Saturday, February 23, 2008

Rocker Joins Entourage in Africa

Rocker Joins Entourage in Africa
Published: February 23, 2008

MONROVIA, Liberia — The contingent of reporters accompanying President Bush on his trip to Africa was small, a reflection of how the press is turning its attention away from the current president and toward the race to succeed him. But in Rwanda this week, Mr. Bush had a celebrity journalist in his entourage: Bob Geldof, the Irish rock star.

Dressed head to toe in cream-colored linen, with a press badge dangling from his neck, Mr. Geldof, who has made ending poverty in Africa a personal cause, turned up in Kigali for a news conference with Mr. Bush and President Paul Kagame. He was on assignment for Time, to write up his impressions.

And he has no shortage of them.
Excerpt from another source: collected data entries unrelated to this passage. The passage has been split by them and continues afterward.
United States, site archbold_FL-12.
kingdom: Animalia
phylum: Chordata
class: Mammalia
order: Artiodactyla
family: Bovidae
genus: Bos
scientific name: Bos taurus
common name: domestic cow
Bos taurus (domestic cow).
He does not agree with Mr. Bush on Iraq, but he is convinced that the president has undergone some sort of epiphany about Africa.
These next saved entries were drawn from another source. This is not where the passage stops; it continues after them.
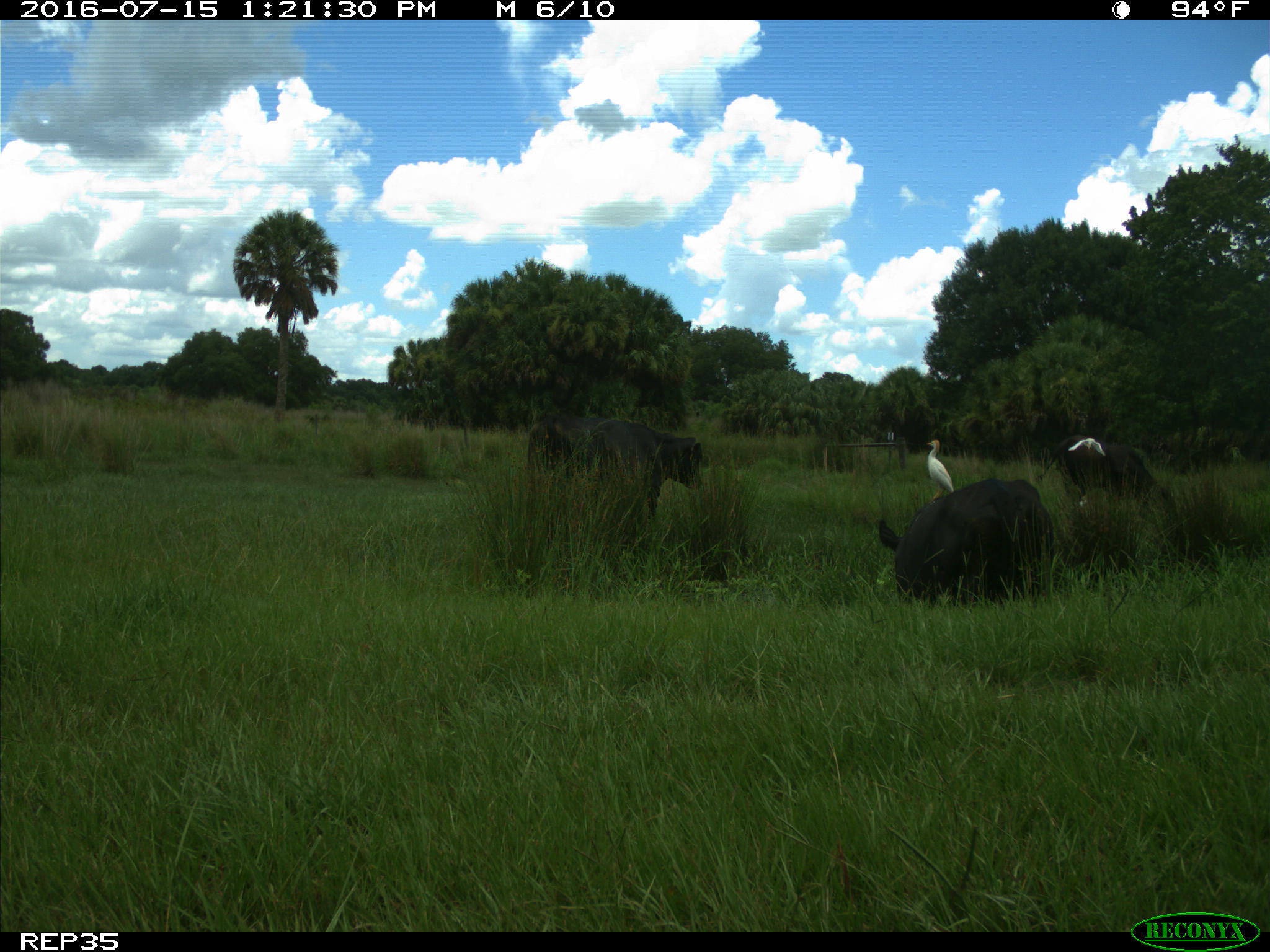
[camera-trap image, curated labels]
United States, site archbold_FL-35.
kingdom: Animalia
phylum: Chordata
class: Mammalia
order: Artiodactyla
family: Bovidae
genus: Bos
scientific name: Bos taurus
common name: domestic cow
Bos taurus (domestic cow).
“I talked to Tony Blair about this before I came,” Mr. Geldof said, in a bit of name-dropping. He added, “I used to say that here was a man who came to power believing that California was foreign policy, and has ended up understanding that Kenya is domestic policy.”

Mr. Geldof, of course, is no ordinary reporter. He mingles with a different crowd.
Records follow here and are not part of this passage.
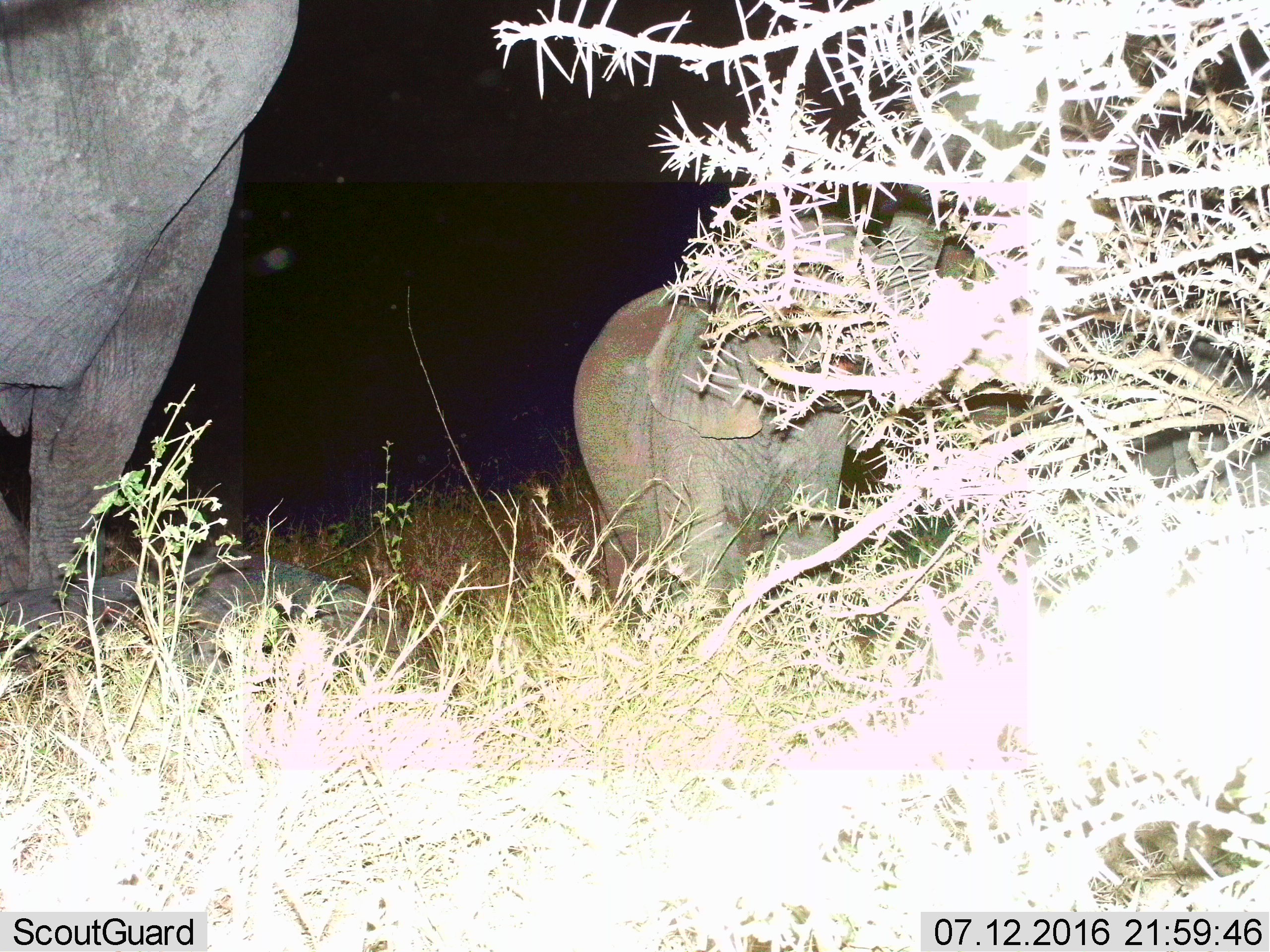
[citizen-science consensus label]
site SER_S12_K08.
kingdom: Animalia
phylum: Chordata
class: Mammalia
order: Proboscidea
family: Elephantidae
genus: Loxodonta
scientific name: Loxodonta africana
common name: african bush elephant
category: elephant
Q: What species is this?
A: Elephant (african bush elephant) (Loxodonta africana).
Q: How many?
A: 2.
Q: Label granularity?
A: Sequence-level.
“Presidents, prime ministers, princes, popes, pop stars,” he said. “It’s all the same.” And so, he enjoyed a few special perks.

There was, for instance, the flight on Air Force One. Not in the crowded press cabin in the back, mind you, but up front in presidential splendor. There, by Mr. Geldof’s account, he and the president swapped stories about life on the road (Mr. Geldof was particularly interested in how the White House handles presidential laundry) and talked policy.

Unlike most reporters, who count themselves lucky if they leave the plane with little boxes of M&Ms bearing the presidential seal, Mr. Geldof got much better trinkets: presidential cuff links for his four daughters.

The trip may have been smooth for Mr. Geldof, but not so for everyone. The White House press secretary, Dana Perino, became dehydrated and was treated by the White House physician. Ben Feller of The Associated Press became ill, prompting Mr. Bush to ask if he had vomited that day. (“That’s off the record,” Mr. Feller replied.) Jon Ward of The Washington Times rushed through a plate glass window at the Executive Mansion in Monrovia, suffering only minor cuts.

And Deborah Charles of Reuters fell and broke her hand in Rwanda. At the next stop, in Accra, Ghana, Mr. Bush pulled a black marker out of his suit pocket, signed Ms. Charles’s cast and implored President John Kufuor to do the same. Here in Monrovia, Mr. Bush prodded President Ellen Johnson Sirleaf to sign it as well.

“When you put it on eBay,” the president told Ms. Charles, “I won’t expect a commission.”

A Name on Drivers’ Lips

Whenever the president travels, he invariably ties up traffic. But the gridlock was especially bad in Accra, where cars were stopped for hours on Wednesday as Mr. Bush’s big black Chevrolet Suburban, with a motorcade of some two dozen vehicles, wended its way through town.

So it seemed out of place when President Kufuor announced that a nine-mile road being rebuilt with American tax dollars would be renamed the George Bush Motorway. That prompted Mr. Bush to pledge that if he returned and road on his motorway, “we will not shut the highway down.”

A Little Less Footloose

When President Bush commemorated Malaria Awareness Day in the White House Rose Garden with an African dance and drum troupe last April, his shimmying and shaking landed him all over the Internet under headlines like “You Gotta See This Video” and “Bush Dance.”

This week in Africa, Mr. Bush had plenty of opportunities for an encore. Everywhere he went, it seemed, he was entertained with African dance, each performance more dazzling than the last.

Despite the ever-present dancing, Mr. Bush restrained himself, keeping his feet planted firmly on the ground. At a state dinner in Dar es Salaam, Tanzania, he stood through 10 minutes of whooping and hollering, smiling and nodding his head politely and occasionally pointing at the dancers. Later, he posed for pictures.

But as the trip was winding down, Mr. Bush let loose at a dinner in Accra and again at a lunch with President Johnson Sirleaf in Monrovia — another moment to live on in YouTube.